On August 29, Intact America launched an email campaign, inviting our followers to tell the American Academy of Pediatrics what they think about the new Circumcision Task Force’s Technical Report on Circumcision. The Report, which concedes that the purported health benefits of infant circumcision are not great enough to justify recommending it, and that the risks of circumcision have not been adequately documented, somehow concludes that the “benefits” outweigh the risks. The Report also states that the decision to circumcise baby boys, who cannot consent to have this unethical, medically unnecessary surgery performed on their bodies, should be left to the parents, and, that parents’ non-medical decision to have their child’s genitals unjustifiably altered should be abetted by having Medicaid and private insurance companies pay doctors to do the cutting.
Here’s my letter:
Dear AAP Leadership,
What were you thinking?
How can you approve a report that extols the benefits of removing the foreskin, a normal body part, without one single word devoted to the function of that body part, or why it’s there in the first place? How credible is such a report, which neglects to mention that the vast majority of the world’s men are intact (or as the report says, “uncircumcised”), and that these men do just fine?
What were you thinking when you deputized as co-author of the report a doctor who has openly boasted about circumcising his own son? The American Medical Association’s code of ethics (AMA E8.19) states: “Physicians generally should not treat themselves or members of their immediate families” … “In particular, minor children will generally not feel free to refuse care from their parents.” In 2009, the AAP’s own Committee on Bioethics clearly stated that pediatricians who treat their own children “violate a fundamental professional obligation.”* How can we trust the neutrality or the ethics of a Task Force member who so flagrantly violated his own organization’s bioethical principles?
What were you thinking when you named a specialist in adult sexually transmitted diseases to chair a Task Force to examine infant circumcision? Babies and children don’t have sex, and thus they are not at risk of contracting an STD. It seems to me, by selecting this individual as chair, the Task Force already knew what it was looking to conclude.
Would it not have been relevant for the Task Force to mention the limitations of its recommendations? Specifically, even if circumcision were to confer some protection from HIV for adult heterosexual men, as claimed by the studies cited, it was found to confer none for women, or for men having sex with men, or for intravenous drug users. And, again, it confers no protection for babies and children. Furthermore, shouldn’t the Report have mentioned that if or when an adolescent or adult becomes at risk, there are other nonsurgical ways of avoiding sexually transmitted diseases? Shouldn’t the words “safe sex” or “condom” or “abstinence” have appeared at least once in the Report?

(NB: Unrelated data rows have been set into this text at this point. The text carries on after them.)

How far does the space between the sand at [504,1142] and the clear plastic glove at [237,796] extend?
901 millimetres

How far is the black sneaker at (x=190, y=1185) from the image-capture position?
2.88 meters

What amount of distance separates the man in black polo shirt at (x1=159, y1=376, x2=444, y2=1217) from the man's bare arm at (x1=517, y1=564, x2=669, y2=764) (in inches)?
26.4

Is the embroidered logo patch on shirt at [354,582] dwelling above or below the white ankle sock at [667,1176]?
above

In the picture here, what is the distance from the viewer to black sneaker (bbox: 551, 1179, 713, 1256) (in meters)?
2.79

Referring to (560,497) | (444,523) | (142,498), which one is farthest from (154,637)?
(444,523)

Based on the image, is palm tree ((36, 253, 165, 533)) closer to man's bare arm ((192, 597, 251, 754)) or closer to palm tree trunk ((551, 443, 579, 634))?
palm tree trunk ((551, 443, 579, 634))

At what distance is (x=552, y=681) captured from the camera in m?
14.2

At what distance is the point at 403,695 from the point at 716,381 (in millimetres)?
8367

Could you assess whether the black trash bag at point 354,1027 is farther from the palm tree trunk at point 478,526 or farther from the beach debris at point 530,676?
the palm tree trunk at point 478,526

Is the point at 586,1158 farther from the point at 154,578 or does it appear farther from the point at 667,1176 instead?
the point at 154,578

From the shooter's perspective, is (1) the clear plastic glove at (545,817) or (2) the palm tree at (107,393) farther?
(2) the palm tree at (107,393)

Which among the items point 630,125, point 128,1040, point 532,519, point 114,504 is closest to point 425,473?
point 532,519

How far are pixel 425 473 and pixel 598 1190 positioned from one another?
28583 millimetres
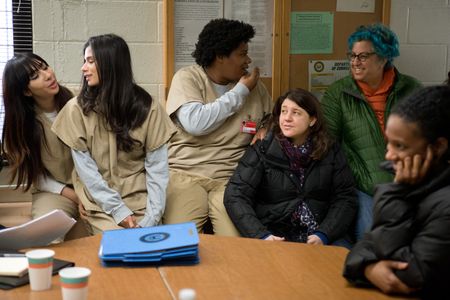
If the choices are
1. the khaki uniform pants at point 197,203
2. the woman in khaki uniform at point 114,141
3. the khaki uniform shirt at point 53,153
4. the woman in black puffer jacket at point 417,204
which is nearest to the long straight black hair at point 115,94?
the woman in khaki uniform at point 114,141

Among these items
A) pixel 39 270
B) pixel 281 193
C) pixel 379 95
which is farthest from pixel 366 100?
pixel 39 270

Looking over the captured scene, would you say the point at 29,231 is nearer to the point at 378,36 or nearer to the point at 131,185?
the point at 131,185

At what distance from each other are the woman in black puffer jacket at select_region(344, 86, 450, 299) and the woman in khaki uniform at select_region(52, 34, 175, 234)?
132cm

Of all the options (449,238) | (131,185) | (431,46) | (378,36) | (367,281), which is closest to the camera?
(449,238)

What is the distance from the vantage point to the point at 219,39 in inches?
117

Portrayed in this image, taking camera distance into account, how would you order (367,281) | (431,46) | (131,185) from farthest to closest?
(431,46), (131,185), (367,281)

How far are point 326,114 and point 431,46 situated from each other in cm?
104

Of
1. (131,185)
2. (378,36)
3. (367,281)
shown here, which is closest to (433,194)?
(367,281)

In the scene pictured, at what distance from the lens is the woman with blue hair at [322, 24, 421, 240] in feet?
9.52

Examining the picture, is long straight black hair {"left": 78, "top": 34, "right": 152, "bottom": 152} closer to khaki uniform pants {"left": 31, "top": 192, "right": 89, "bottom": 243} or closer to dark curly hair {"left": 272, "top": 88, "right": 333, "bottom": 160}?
khaki uniform pants {"left": 31, "top": 192, "right": 89, "bottom": 243}

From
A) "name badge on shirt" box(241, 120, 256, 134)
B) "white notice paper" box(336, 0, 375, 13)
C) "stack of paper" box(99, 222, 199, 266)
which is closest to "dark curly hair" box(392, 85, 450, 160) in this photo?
"stack of paper" box(99, 222, 199, 266)

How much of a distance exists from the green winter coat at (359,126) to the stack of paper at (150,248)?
1.39 meters

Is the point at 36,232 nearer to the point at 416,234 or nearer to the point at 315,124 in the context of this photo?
the point at 416,234

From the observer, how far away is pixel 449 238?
1344mm
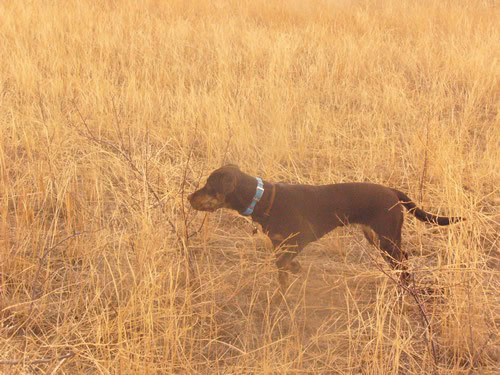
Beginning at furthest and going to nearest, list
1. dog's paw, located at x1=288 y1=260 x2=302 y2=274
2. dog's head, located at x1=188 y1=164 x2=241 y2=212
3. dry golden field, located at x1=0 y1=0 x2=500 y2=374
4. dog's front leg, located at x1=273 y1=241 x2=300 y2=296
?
dog's paw, located at x1=288 y1=260 x2=302 y2=274
dog's front leg, located at x1=273 y1=241 x2=300 y2=296
dog's head, located at x1=188 y1=164 x2=241 y2=212
dry golden field, located at x1=0 y1=0 x2=500 y2=374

Given the Task Force’s unequivocal conclusion that the “health benefits of newborn male circumcision outweigh the risks,” are you not concerned by the Report’s utter failure to address the risks? Specifically, how do you justify the contradictions and doublespeak in the following statements?
The true incidence of complications after newborn circumcision is unknown, in part due to differing definitions of “complication” and differing standards for determining the timing of when a complication has occurred (i.e., early or late). Adding to the confusion is the comingling of “early” complications, such as bleeding or infection, with late complications such as adhesions and meatal stenosis…. (p. 772)
Based on the data reviewed, it is difficult, if not impossible, to adequately assess the total impact of complications, because the data are scant and inconsistent regarding the severity of complications. (p. 775)
The majority of severe or even catastrophic injuries [such as] glans or penile amputation, … methicillin-resistant Staphylococcus aureus infection, urethral cutaneous fistula, glans ischemia, and death are so infrequent as to be reported as case reports (and were therefore excluded from this literature review). (p. 774)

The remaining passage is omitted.